Stock investors have the opportunity to make considerable profits, but they have to take on risk in order to achieve those profits. Bond investors typically don’t have much upside, but instead they earn steady income with a high degree of safety.

But, there is a little-talked-about investment that allows you to participate in a rising stock price with the safety of a bond.

Convertible bonds are bonds that can be swapped for stock if the stock price has gone up. Alternatively, they can be kept as a bond until maturity, ensuring the bondholder gets their money back even if the stock falls.

Here’s how it works:

When a company issues a convertible bond, it usually can do it at a lower interest rate than a regular bond, saving the company money on interest payments. Additionally, because it is not selling stock immediately, there is no perception of dilution. Dilution occurs when a company sells more stock.

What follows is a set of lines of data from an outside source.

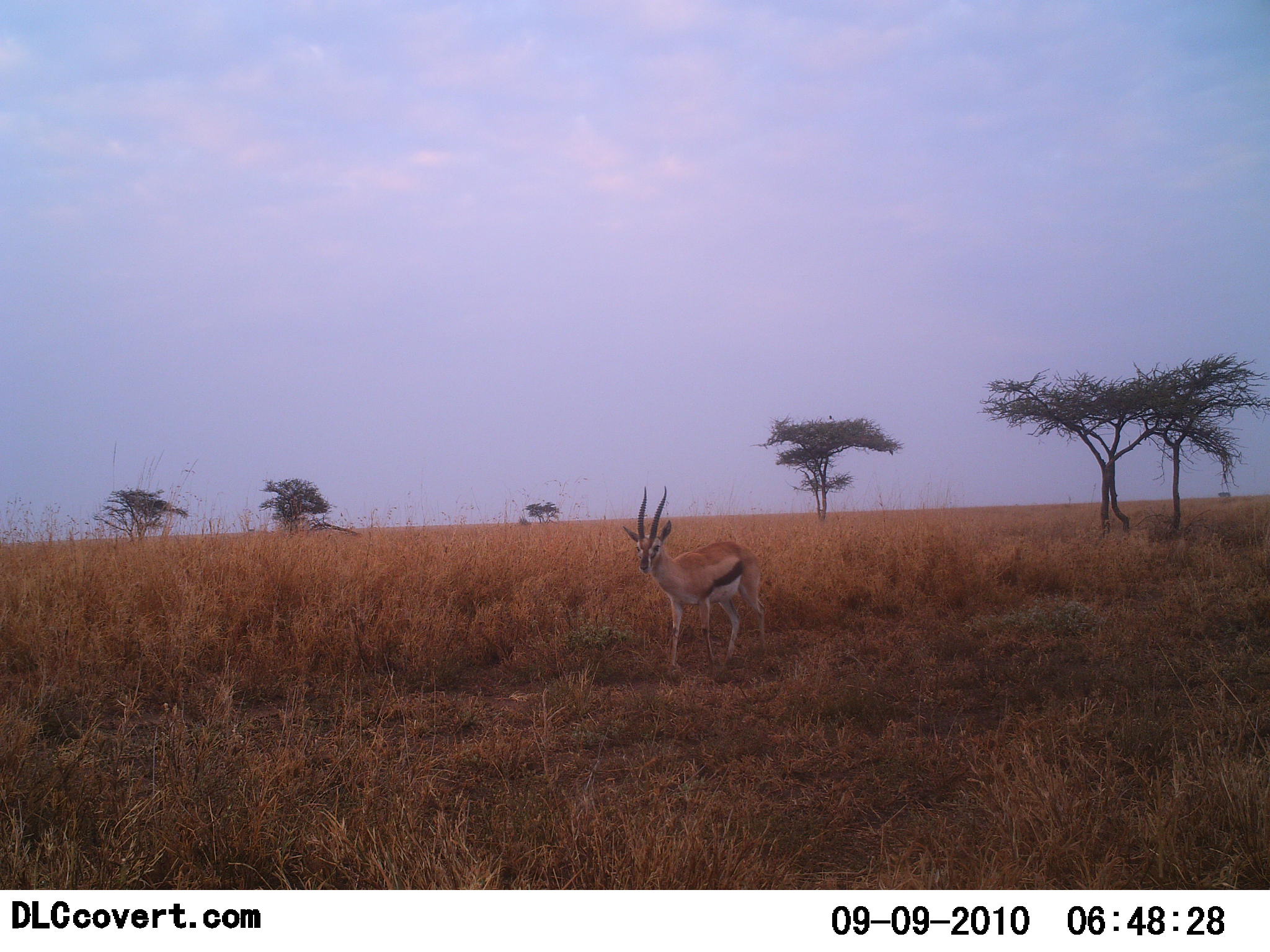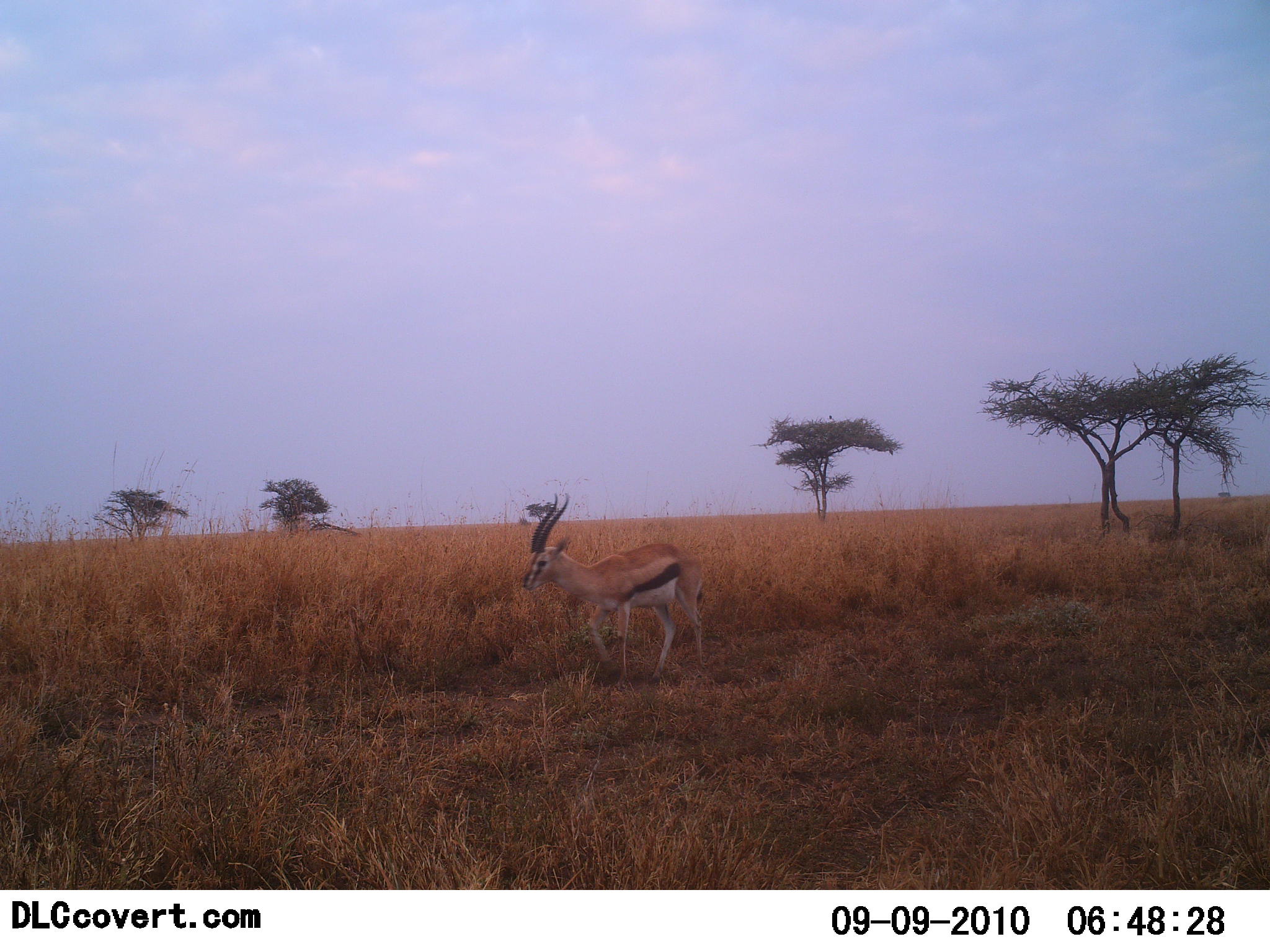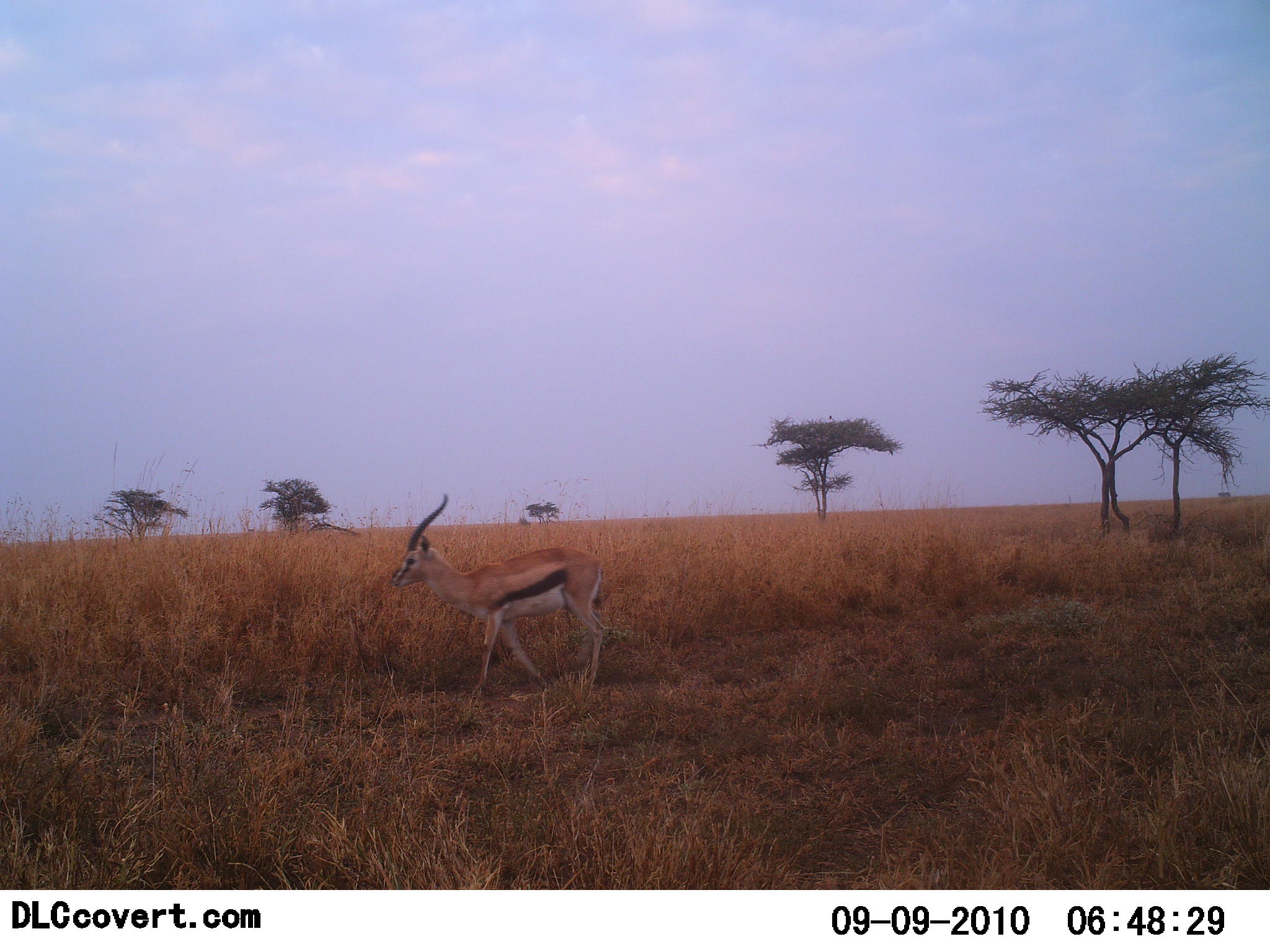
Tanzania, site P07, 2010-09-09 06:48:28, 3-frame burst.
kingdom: Animalia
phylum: Chordata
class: Mammalia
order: Artiodactyla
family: Bovidae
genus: Eudorcas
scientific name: Eudorcas thomsonii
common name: thomson's gazelle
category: gazellethomsons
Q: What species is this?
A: Gazellethomsons (thomson's gazelle) (Eudorcas thomsonii).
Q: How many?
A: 1.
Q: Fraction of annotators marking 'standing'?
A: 10%.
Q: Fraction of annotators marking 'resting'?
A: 0%.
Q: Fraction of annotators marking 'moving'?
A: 95%.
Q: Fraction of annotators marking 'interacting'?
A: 0%.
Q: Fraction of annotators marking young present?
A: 0%.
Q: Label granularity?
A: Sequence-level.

For example, if a company that has 10 million shares of stock outstanding sells an additional 1 million shares, this action dilutes existing shareholders by 10% because there are now 10% more shares outstanding. When the company sells the stock, a press release is usually issued, and the entire market knows that the company just diluted its shareholders by 10%.

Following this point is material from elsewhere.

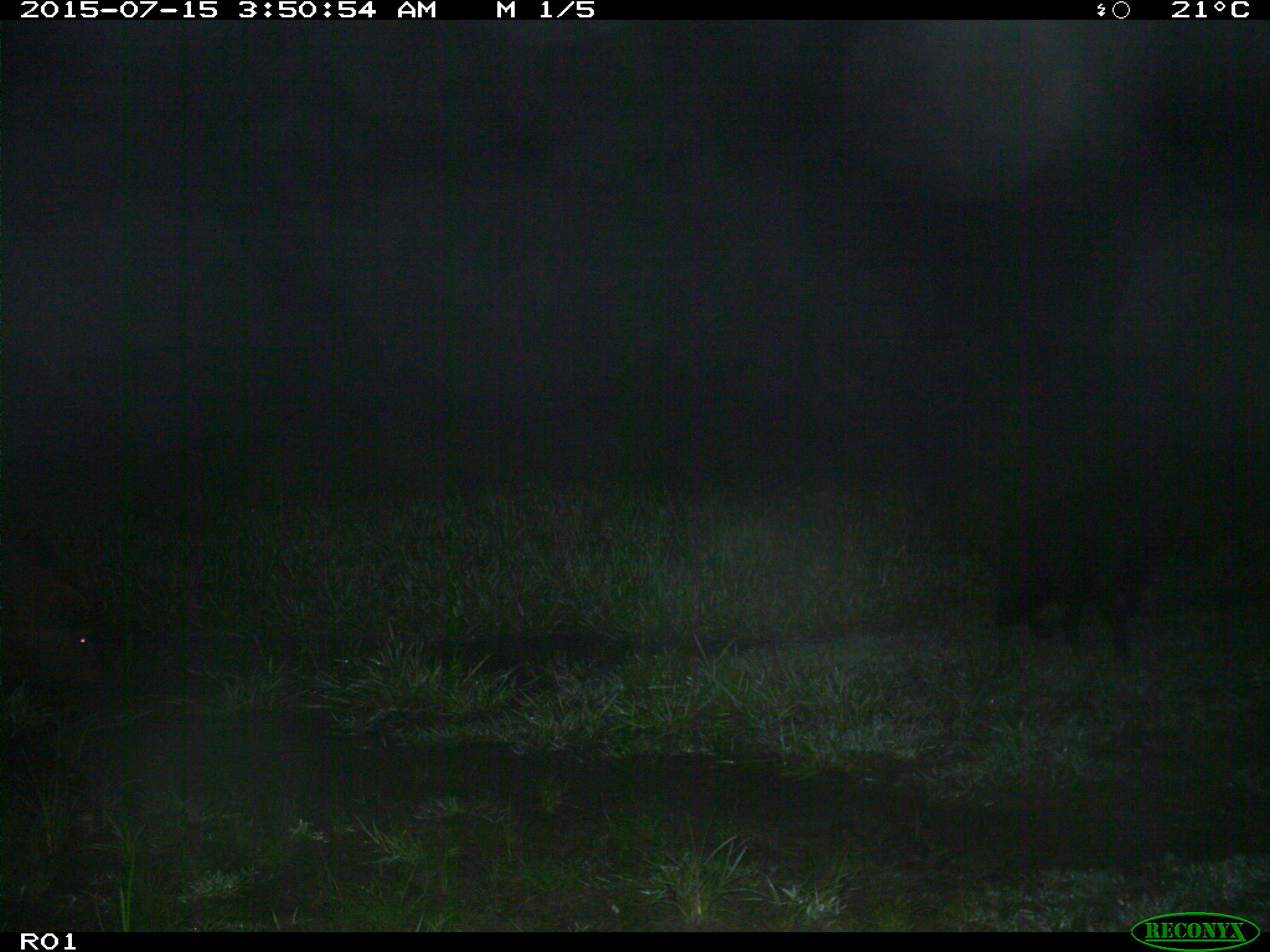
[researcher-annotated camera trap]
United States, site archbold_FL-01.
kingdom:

However, if convertible bondholders convert their bonds to shares, no such announcement is made. And not every bondholder will choose to convert their bonds to stock. Convertible bonds are issued either at a premium or a specified conversion ratio.

For example, a company with a stock trading at $40 may issue a convertible bond with a 25% premium. That means the bondholder can convert the bond to shares at a 25% premium to the stock price when the bond is issued – in this case, $50 a share.

If, at maturity, the stock is trading above $50, convertible bondholders immediately see a profit in their shares (and they collect interest income before converting). If the stock is trading below $50, they don’t have to convert, and instead can get their $1,000 per bond at maturity. (Most bonds are issued at $1,000 par value. Investors may pay more or less than $1,000 when they buy them in the open market. But, at maturity, bondholders receive $1,000 per bond.)